For five decades, the Five Blind Boys of Alabama have been thrilling religious and secular audiences alike with their impassioned, electrifying Gospel music. Their 50th anniversary was a milestone year for them with their first major lable release, Deep River, on Elektra Nonesuch. At the beginning of 1994, the album received a Grammy nomination for 'Gospel Album of the Year,' and last September, Hillary Clinton presented them the NEA's Heritage Fellowship for Lifetime Achievement.

Group leader Clarence Fountain has maintained this musical mission since the late 1930's, when he formed his first group--the Happy Land Singers - as a student at the Taladega Institute for the Blind. At first Fountain and his friends Johnny Fields, Jimmy Carter, and George Scott performed only at school. Encouraged by good response on these local engagements, the Happy Land Singers set out on a full-time career in music. The Group has toured constantly since the 1940's, and hasrecorded for such classic "roots music" companies as Specialty, Savoy, and VJ.

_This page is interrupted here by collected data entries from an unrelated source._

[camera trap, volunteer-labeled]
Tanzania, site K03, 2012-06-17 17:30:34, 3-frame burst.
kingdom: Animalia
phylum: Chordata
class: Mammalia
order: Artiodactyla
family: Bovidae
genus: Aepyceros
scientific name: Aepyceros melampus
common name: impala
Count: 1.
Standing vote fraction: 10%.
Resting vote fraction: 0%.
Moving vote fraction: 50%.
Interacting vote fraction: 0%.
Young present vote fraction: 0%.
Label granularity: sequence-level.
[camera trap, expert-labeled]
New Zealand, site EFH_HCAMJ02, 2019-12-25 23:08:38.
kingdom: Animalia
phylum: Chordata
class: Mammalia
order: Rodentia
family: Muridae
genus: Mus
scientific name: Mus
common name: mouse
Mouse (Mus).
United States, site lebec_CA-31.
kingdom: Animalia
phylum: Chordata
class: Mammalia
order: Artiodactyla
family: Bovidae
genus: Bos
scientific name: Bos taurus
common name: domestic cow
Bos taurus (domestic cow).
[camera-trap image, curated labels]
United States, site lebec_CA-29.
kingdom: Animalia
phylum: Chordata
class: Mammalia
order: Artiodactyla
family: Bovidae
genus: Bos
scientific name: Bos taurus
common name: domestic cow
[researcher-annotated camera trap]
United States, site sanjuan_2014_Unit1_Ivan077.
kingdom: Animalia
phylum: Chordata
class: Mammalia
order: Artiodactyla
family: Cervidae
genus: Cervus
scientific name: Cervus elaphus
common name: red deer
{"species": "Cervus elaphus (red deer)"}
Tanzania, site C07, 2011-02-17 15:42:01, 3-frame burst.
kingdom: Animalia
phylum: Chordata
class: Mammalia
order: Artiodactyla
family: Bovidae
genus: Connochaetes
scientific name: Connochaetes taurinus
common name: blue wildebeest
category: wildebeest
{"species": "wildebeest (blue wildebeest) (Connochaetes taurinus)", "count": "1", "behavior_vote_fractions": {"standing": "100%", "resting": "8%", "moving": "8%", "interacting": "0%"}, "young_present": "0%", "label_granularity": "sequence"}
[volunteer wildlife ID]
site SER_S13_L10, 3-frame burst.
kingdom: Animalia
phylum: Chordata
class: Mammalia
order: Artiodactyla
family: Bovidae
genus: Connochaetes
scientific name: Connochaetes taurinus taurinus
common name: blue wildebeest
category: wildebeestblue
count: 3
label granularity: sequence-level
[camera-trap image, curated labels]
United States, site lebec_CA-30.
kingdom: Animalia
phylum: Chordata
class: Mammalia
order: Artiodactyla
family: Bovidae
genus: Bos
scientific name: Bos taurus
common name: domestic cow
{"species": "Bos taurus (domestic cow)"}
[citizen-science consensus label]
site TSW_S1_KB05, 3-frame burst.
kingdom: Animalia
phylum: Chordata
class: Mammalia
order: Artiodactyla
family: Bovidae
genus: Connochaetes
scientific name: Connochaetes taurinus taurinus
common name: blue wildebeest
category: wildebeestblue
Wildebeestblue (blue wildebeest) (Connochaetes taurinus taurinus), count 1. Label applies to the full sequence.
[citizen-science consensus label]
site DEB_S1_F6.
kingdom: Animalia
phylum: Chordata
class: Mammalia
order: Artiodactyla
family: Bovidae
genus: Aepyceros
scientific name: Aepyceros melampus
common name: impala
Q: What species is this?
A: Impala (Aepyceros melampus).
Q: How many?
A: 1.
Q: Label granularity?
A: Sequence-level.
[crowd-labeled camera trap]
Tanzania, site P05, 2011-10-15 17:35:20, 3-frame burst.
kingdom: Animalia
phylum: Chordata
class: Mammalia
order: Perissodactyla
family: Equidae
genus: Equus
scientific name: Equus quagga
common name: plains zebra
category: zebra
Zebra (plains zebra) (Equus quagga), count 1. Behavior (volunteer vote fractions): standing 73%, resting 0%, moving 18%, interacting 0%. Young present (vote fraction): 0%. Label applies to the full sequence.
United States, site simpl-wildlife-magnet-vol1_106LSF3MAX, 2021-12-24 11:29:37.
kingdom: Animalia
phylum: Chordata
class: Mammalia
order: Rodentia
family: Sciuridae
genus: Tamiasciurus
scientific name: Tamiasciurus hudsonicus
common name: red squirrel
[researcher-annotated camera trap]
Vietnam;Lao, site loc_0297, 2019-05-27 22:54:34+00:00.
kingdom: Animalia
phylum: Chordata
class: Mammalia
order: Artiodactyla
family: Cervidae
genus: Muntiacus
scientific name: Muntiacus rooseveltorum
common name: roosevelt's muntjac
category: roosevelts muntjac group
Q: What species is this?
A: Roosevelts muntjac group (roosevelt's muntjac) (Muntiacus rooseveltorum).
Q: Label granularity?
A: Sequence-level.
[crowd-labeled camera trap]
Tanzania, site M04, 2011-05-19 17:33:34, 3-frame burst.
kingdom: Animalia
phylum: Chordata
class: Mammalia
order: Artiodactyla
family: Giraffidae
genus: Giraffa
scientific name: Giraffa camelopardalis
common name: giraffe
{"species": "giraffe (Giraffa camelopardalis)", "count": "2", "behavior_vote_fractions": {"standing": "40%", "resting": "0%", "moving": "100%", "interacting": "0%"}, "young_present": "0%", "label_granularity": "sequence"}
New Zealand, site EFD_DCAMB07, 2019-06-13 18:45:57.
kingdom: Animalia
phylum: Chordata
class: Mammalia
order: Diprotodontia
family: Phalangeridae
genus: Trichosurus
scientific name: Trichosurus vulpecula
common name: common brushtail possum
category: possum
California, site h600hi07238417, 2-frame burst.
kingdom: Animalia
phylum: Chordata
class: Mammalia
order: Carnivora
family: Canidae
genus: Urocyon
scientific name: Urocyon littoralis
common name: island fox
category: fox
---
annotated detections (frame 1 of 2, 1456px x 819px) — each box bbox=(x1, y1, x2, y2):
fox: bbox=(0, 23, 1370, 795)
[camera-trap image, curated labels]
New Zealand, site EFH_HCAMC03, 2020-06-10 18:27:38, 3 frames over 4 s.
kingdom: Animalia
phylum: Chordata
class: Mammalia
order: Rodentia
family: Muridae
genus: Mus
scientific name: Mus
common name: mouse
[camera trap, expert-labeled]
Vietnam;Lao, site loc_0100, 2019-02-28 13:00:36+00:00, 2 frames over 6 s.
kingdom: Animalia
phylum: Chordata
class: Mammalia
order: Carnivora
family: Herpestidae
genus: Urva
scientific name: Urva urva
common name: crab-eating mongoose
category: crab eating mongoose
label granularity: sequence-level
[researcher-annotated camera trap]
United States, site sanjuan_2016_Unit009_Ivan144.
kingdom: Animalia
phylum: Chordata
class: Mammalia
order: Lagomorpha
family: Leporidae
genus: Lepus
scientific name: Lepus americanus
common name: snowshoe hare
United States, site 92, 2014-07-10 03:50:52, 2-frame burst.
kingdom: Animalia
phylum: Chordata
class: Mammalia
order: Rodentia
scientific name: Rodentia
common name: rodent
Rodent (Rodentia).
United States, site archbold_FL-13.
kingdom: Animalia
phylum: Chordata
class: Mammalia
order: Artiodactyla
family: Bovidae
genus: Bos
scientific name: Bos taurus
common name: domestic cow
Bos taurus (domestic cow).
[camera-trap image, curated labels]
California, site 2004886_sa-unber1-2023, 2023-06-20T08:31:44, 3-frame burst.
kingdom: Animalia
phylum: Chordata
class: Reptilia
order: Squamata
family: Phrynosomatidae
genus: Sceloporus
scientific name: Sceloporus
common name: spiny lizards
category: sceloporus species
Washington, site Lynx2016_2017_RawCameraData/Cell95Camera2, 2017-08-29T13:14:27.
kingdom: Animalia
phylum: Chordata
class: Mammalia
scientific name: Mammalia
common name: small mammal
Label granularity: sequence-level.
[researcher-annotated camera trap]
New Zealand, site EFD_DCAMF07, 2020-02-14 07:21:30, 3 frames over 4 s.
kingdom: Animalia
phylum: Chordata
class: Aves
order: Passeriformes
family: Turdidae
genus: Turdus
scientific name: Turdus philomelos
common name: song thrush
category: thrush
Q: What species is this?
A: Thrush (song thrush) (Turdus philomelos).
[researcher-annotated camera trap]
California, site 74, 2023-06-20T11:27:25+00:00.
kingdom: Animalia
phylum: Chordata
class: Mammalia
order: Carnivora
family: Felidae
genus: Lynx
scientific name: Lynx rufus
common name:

Since then, the band has come out of the churches and toured internationally several times over. They've quickly become the favorites at festivals, bringing audiences to their feet with their live performances around the world, including such notable events as the Womad Festival, theMontreaux Jazz, New Orleans Jazz and Heritage, and the North Sea Jazz Festival among several others.

"We try to make people feel something they have never felt before," Clarence Fountain says with classic understatement, while George Scott concludes, "It says in the Bible that David danced with his robe stuck out behind him, so you know he wasn't dancing to nothing slow."